Selected text >>
= = = = = = =

Make People Feel Seen, Heard, and Understood - Part 2: Coaching Tips for Leaders

kara • March 20, 2023

Last time, we discussed how important it is that leaders make their people feel seen, heard, and understood (see Part 1). As executive coaches, we work with a lot of leaders and, in our experience, find that this skill is particularly important, yet underdeveloped, in today’s leaders. The key to making people feel seen, heard, and understood is to listen and ask more questions, but as we explored in our last article, there are many mistakes leaders make even when they THINK they’re doing just that. Today, we’re here to offer some conversation tools we use as coaches that we think are particularly powerful at making people feel seen, heard, and understood.


Restate What You Hear


Let your statements be limited to restating what you hear or noticing the mental and emotional experience of the other person. This is the single most fundamental way to make a person feel seen and heard.


Ask Powerful Questions


If you want to help them move forward and find a solution, focus on asking powerful questions; questions that begin with the words when, where, how, and sometimes what. 


  1. What would make you feel successful?
  2. Where might you start?
  3. How will you evaluate your options?
  4. When will you know you’ve found what you’re looking for?


Stay Future-Focused


The best questions are future-oriented. They're not designed to get the other person to simply rehash the past and talk about things they already know. Those questions, though technically phrased right, are mostly information-seeking on your part rather than productive. Here are some common questions that aren’t future-oriented, and their more powerful counterparts:


  1. What have you tried so far? → What could you try?
  2. How did Sally receive that?  → How do you imagine Sally will receive that?
  3. What has been successful in the past? → What outcome are you hoping for?


Trust Your Conversation Partner’s Answers Are Right


If you’re truly asking powerful, future-oriented questions, the next step is trusting that what the other person offers in answer to your questions is “right” for them. Powerful, open-ended questions don’t have an objectively right answer… they’re exploratory in nature. Even if it’s not the answer you would have given had the tables been turned, it’s the right answer for them.


Be Mindful


The simple act of making the conscious commitment to be curious will set you up to be so. Take a breath, focus on what you want to bring to the conversation, and let that be a mindframe that you stay in throughout.

= = = = = = =

Given request A >>
Arrange the records from the line containing "Across the group" through the line containing "- bird's head, located" as a Markdown table with the columns Row and Record line, numbering each line and omitting any blank lines.

= = = = = = =

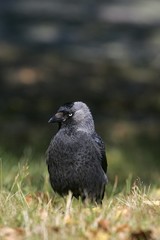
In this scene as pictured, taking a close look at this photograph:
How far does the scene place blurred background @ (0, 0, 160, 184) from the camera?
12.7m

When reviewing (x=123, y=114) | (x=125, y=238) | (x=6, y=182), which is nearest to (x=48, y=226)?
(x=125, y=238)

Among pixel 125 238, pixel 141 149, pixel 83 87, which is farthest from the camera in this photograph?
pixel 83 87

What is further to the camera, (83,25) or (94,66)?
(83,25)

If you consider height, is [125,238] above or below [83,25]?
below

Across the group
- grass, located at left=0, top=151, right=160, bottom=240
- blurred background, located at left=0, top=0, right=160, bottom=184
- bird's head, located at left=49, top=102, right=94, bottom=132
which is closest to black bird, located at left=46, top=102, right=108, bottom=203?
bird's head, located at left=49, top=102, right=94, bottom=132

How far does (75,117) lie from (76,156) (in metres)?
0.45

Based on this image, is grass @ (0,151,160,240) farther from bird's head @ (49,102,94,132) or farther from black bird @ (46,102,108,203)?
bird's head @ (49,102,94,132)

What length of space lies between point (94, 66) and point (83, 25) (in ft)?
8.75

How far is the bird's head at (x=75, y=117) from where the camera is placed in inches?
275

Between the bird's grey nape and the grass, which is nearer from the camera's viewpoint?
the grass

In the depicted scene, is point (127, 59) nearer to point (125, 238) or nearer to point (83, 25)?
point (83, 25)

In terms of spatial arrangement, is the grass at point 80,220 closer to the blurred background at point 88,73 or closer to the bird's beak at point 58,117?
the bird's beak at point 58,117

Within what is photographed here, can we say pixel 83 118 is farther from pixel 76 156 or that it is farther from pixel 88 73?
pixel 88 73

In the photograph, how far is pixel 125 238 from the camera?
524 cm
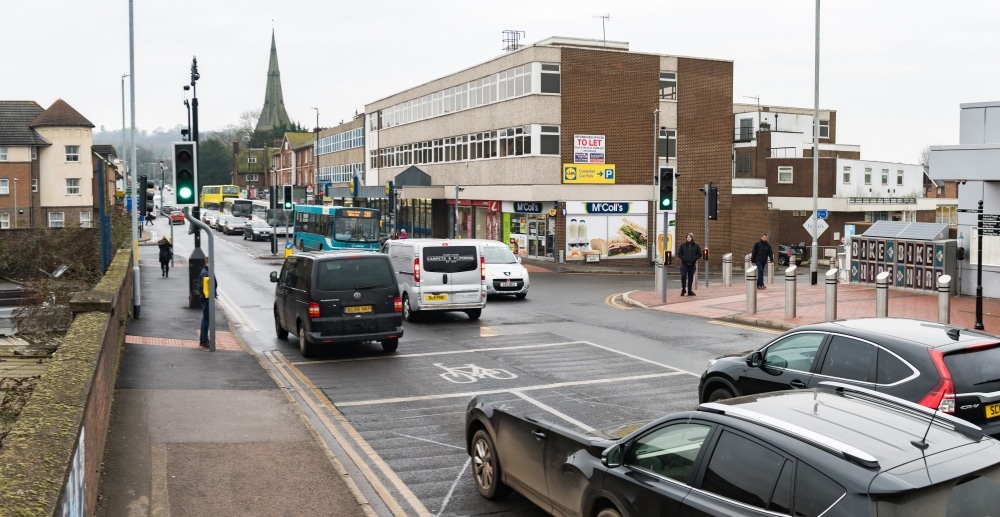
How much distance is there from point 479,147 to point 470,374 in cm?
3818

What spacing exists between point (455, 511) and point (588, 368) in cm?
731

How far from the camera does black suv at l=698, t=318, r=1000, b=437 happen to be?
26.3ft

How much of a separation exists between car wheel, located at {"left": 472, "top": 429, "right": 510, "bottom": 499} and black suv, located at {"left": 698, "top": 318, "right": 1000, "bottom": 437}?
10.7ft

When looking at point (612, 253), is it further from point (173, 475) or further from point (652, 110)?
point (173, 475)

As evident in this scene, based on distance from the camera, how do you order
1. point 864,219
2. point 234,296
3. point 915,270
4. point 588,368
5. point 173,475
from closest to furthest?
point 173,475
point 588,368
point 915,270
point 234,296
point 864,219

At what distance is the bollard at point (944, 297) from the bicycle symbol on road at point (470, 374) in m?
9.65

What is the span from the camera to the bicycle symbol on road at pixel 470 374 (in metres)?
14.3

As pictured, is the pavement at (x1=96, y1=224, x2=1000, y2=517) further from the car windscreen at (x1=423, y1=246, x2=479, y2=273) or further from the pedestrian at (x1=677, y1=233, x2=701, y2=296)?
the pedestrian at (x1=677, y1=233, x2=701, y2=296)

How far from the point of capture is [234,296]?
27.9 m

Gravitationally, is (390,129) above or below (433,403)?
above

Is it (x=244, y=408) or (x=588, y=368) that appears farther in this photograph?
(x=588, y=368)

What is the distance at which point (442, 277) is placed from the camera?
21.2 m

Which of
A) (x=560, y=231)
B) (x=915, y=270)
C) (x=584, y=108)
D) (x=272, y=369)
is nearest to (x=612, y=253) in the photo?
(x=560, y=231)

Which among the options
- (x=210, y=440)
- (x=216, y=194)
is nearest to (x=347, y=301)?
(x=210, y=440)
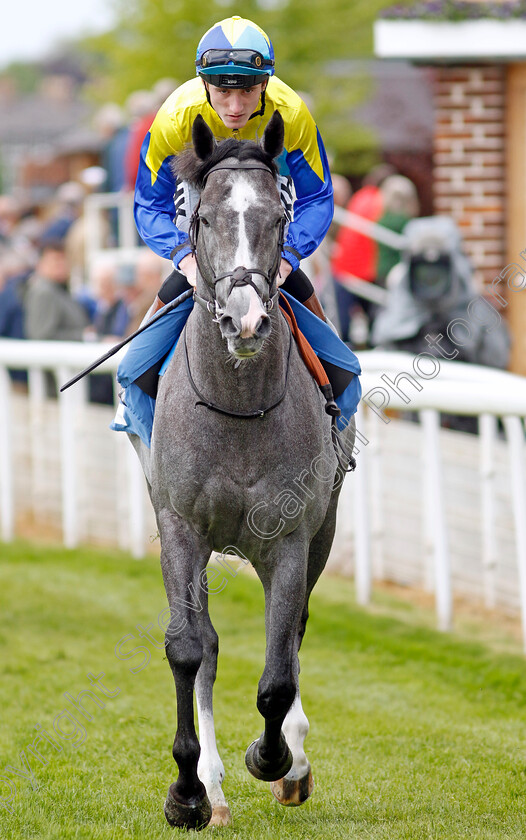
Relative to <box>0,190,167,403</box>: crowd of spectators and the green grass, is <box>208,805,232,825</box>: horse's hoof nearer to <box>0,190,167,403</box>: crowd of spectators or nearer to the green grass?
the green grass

= = = = = = =

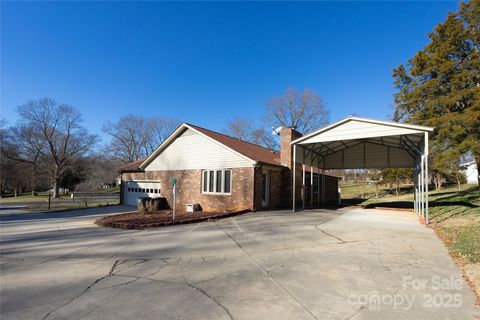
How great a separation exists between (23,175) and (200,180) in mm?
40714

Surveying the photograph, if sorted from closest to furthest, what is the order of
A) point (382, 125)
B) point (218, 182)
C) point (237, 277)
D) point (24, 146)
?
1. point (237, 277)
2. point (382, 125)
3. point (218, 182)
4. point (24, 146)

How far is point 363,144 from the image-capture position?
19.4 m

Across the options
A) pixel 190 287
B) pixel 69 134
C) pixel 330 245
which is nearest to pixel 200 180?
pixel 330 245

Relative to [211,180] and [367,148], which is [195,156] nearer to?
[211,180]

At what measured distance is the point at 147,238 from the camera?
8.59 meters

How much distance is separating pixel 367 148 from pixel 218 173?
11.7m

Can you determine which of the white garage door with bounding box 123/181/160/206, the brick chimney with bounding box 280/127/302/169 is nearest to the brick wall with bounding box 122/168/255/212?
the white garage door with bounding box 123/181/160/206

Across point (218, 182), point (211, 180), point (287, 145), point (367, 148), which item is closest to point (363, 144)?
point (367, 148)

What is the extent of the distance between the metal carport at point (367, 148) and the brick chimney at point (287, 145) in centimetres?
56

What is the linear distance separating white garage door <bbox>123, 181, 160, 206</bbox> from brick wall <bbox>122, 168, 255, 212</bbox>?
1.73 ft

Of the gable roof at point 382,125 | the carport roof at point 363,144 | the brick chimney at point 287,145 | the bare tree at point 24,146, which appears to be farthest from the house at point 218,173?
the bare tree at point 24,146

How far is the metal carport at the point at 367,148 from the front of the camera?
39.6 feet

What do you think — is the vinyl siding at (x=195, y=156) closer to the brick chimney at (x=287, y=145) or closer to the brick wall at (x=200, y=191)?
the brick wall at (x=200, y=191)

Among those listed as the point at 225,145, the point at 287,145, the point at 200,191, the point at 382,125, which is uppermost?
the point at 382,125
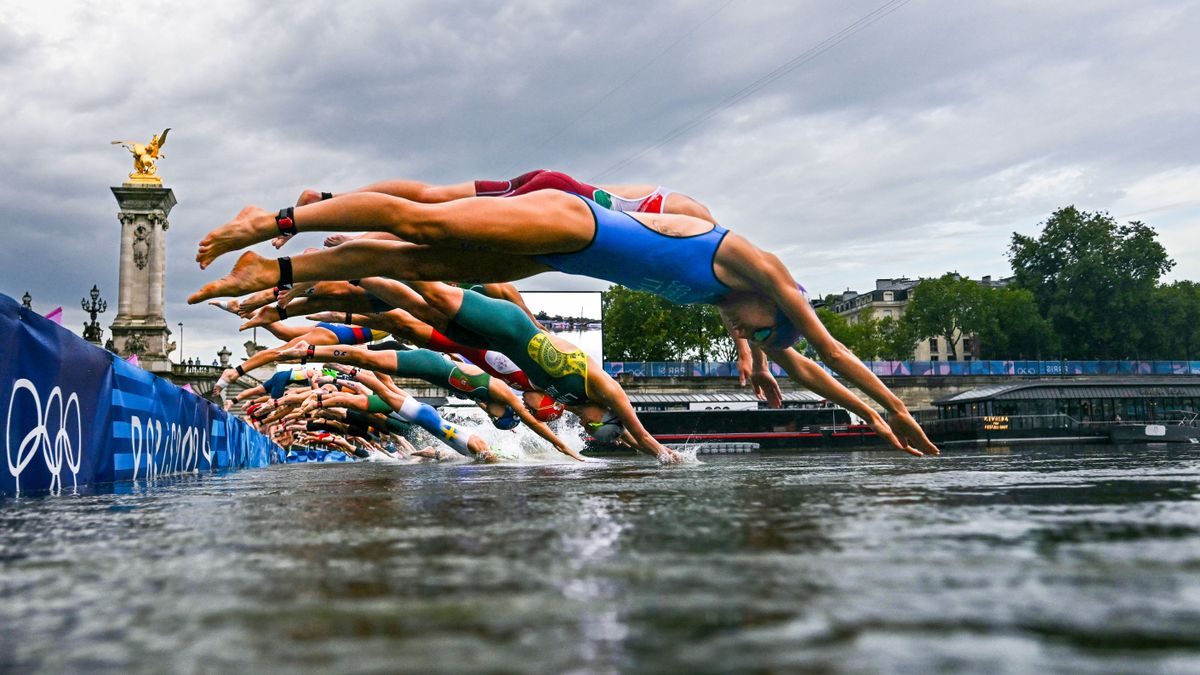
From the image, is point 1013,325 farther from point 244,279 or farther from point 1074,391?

= = = = = = =

Given request B >>
Copy word for word the stretch of the coaching article from "Let your statements" through "evaluate your options?".

Task response A >>
| Row | Record line |
|---|---|
| 1 | Across the group |
| 2 | - grass, located at left=0, top=151, right=160, bottom=240 |
| 3 | - blurred background, located at left=0, top=0, right=160, bottom=184 |
| 4 | - bird's head, located at left=49, top=102, right=94, bottom=132 |

Task response B >>
Let your statements be limited to restating what you hear or noticing the mental and emotional experience of the other person. This is the single most fundamental way to make a person feel seen and heard.


Ask Powerful Questions


If you want to help them move forward and find a solution, focus on asking powerful questions; questions that begin with the words when, where, how, and sometimes what. 


  1. What would make you feel successful?
  2. Where might you start?
  3. How will you evaluate your options?